Wejangan Guru dan Isyarat Khusus, Awal Berdirinya Pesantren Madani

KBRN, Bengkalis :  Setelah menyelesaikan pendidikan Agama di pulau Jawa, Ustadz Suyendri kembali ke Bengkalis untuk memulai pengabdiannya, mensyiarkan agama Islam.

Kepada RRI, Kamis (16/6), diceritakannya, gebrakan pertama yang dilakukan dengan membentuk komunitas Gerakan Seribu Generasi Qurani di tahun 2012, kemudian berkembang dengan pelaksanaan majelis Quran.

“2012 pulang saya bikin komunitas kecil namanya gerakan Seribu Generasi Qurani waktu itu yang diresmikan oleh pak Haji Arianto dan 2012 itu saya juga membuka majelis-majelis Quran pertama di rumah saya, di tahun 2012 sampai 2015 itu ya mungkin lebih kurang 100 orang lah yang belajar pulang pergi dari rumah masing-masing”,rincinya.

Seiring dengan perjalanan waktu, dari pengajian di rumahnya bergerak membentuk majelis taklim di 15 lokasi, kegiatan rutin tersebut berlangsung hingga tahun 2015, di awal tahun 2016 kembali ke niat awal, mendirikan pesantren yang representatif untuk membina generasi muda di daerah ini.
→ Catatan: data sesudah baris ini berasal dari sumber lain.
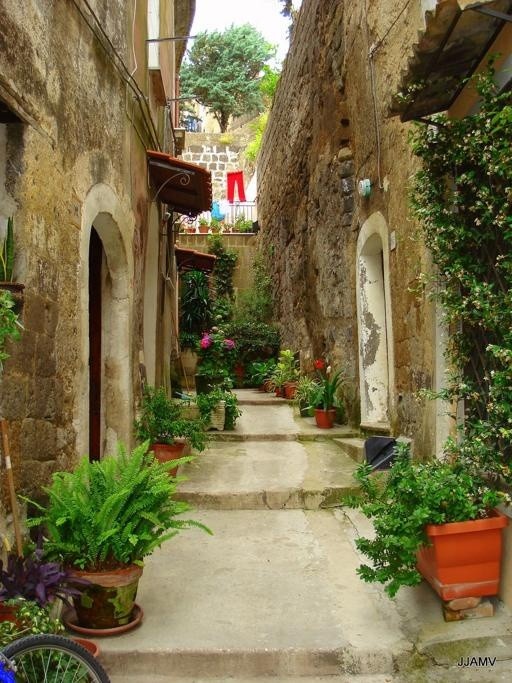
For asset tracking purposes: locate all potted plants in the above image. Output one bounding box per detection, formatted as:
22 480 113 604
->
219 321 316 418
0 383 242 683
0 212 24 321
176 215 254 234
337 440 507 604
Diakui Suyendri, isyarat untuk mendirikan pesantren didapatkannya setelah melakukan ziaran di sejumlah maqam ulama Bengkalis, isyarat untuk mewujudkan niat awalnya, mendirikan pesantren.

“Kata Buya Amrizal ada, namanya Tuan Guru Haji Ahmad, memang orang alim di Pangkalan Batang, ahirnyaa kita ziarah terus, ga ada mikir mikir pesantren sebenarnya, mikir ziarah aja, ajak keluarga, ajak anak, ajak teman-teman akhirya dapatlah isyarat pada waktu itu untuk membuat pesantren, tepatnya tahun 2016, karena memang tujuan kami balik ke Bengkalis itu untuk memang tidak lain tidak bukan niatnya memang untuk membuat pesantren”,terangnya.

Pesantren Madani, didirikan dengan modal awal 10.000 batu bata, sumbangan awal dari keluarga, kemudian berdatangan bantuan dari dermawan untuk pembangunan awal. Mulai membangun di tahun 2016 dan sempat terhenti pembangunannya hingga setahun karena ketiadaan biaya.

“Itu menyumbang 10.000 batu bata untuk yang pertama sekali itu harus dengan uang pribadi. Jadi dibangunlah setelah itu satu persatu dermawan itu datang menengok dari dekat, mengantarkan barang dan seterusnya dan pondasi ini mengerjakannya lama sampai tiang aja itu kalo tak salah saya istirahat sampai setahun saampai tiang tidak dilanjutkan karena tidak ada uang. Baru 2017 dilanjutkan lagi keatas, semuanya swadaya masyarakat”,ungkapnya.

Kini, telah berdiri dengan kokoh sejumlah bangunan untuk sarana belajar dan sejak tahun 2020, pesantren Madani telah menerima santri. Pembangunan sejumlah prasarana lainnya masih digesa guna memenuhi kebutuhan fasilitas yang standar untuk pesantren.

“Gedung dua tingkat ini nanti kita akan bikin tulisan namanya gedung Dermawan, sebagai rasa terima kasih kami mengabadikan kedermawanan orang-orang yang datang kesini. Untuk santri yang pertama 20an setingkat Tsanawiyahnya Madrasah Salafiah namanya, dan yang takhasusnya juga. tahun ini sepertinya lebih ramai berkisar 40 orang sesuai dengan kemampuan penampungan kamar”,jelasnya.

Dijelaskan Suyendri, santri yang belajar di Pesatren Madani, antara lain paling dekat berasal dari Sungai Alam dan terjauh dari dari Batam.